RAW versteht sich als eine Art Vernetzungsplattform von Winzern, Weinbauverbänden, Importeuren, Händlern und Konsumenten – und haut medial mächtig auf die Sahne. Die ist viel von „Authentizität“, „Emotion“, „lebendiger Präsenz“ usw. die Rede. Hat man aber alles auch schon in anderen Prospekten gelesen. Und der Hype um die „Orange Wines“ aus Amphoren ist ja auch nicht mehr so neu.
122 Winzer aus 16 Ländern präsentierten sich in der rappelvollen Markthalle.
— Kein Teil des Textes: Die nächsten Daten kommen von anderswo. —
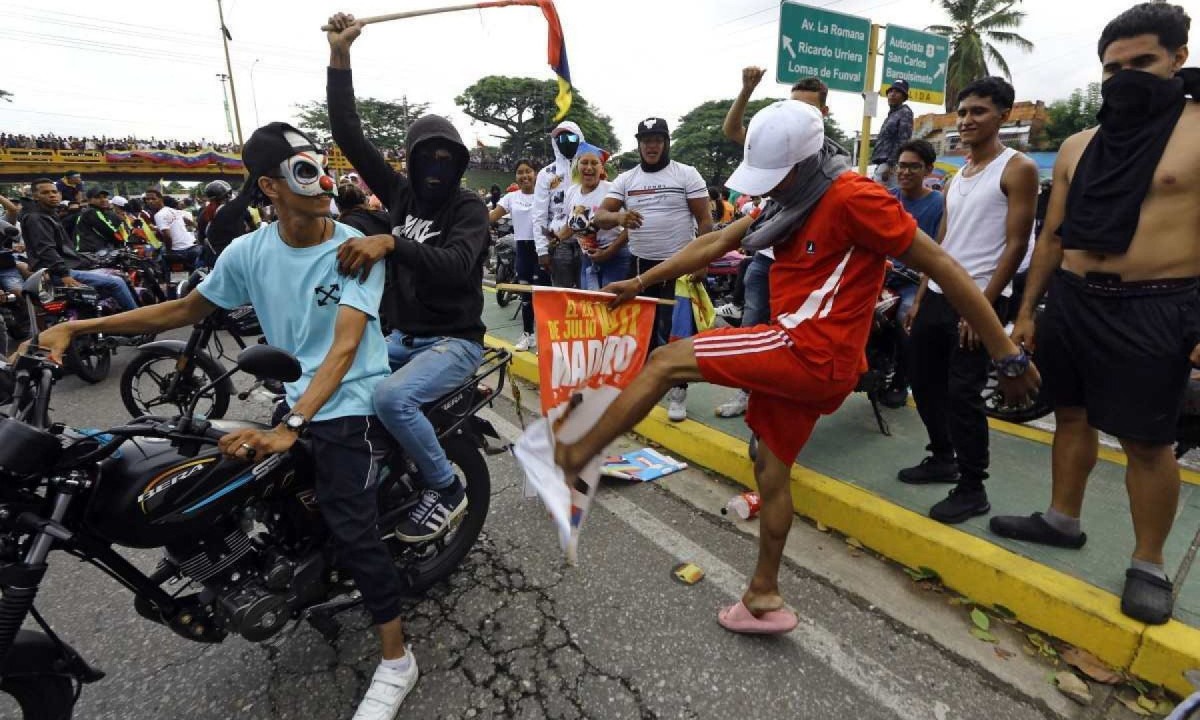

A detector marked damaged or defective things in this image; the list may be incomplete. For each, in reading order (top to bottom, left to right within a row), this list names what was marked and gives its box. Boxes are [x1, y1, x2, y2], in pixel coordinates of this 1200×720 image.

cracked asphalt [9, 333, 1060, 720]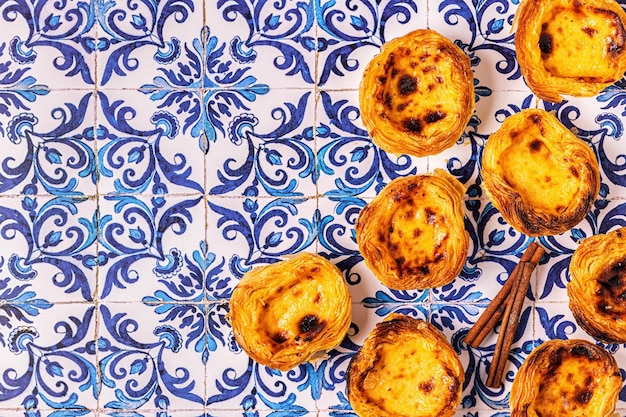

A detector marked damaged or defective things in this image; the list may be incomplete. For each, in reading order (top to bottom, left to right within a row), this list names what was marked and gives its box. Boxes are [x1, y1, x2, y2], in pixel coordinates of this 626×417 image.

burnt custard spot [398, 74, 416, 95]
burnt custard spot [402, 116, 422, 132]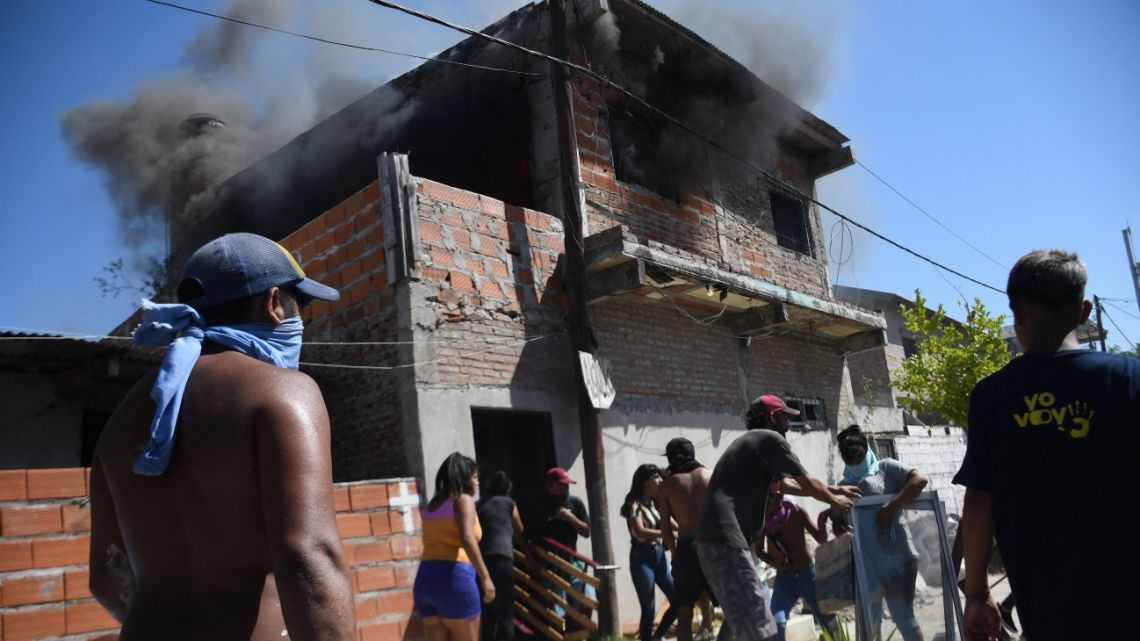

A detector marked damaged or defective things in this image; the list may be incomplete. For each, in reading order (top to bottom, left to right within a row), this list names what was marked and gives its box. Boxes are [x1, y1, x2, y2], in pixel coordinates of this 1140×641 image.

Viel Italien, viel Frankreich, aber auch Exoten wie Tschechien und Polen waren vertreten.
Ich mach es kurz: Mindestens die Hälfte der schwefelfreien Weine, die ich probiert habe, schmeckten gelinde gesagt ziemlich merkwürdig, irgendwo zwischen Sherry und verdorbenem Fruchtsaft. Manche waren einfach nur furchtbar. Wenn das der neue Trend sein soll, für den betuchte Connaisseure in den Top-Restaurants dieser Welt Unsummen bereit sind auszugeben – bitte sehr. Aber ohne mich. Jedenfalls verließ ich nach knapp 90 Minuten relativ entnervt die Lokation und machte mir zu Hause erst mal einen anständigen Wein auf, einen Centgrafenberg von Rudolf Fürst. Erfüllt garantiert nicht alle RAW-Kriterien, schmeckt aber großartig.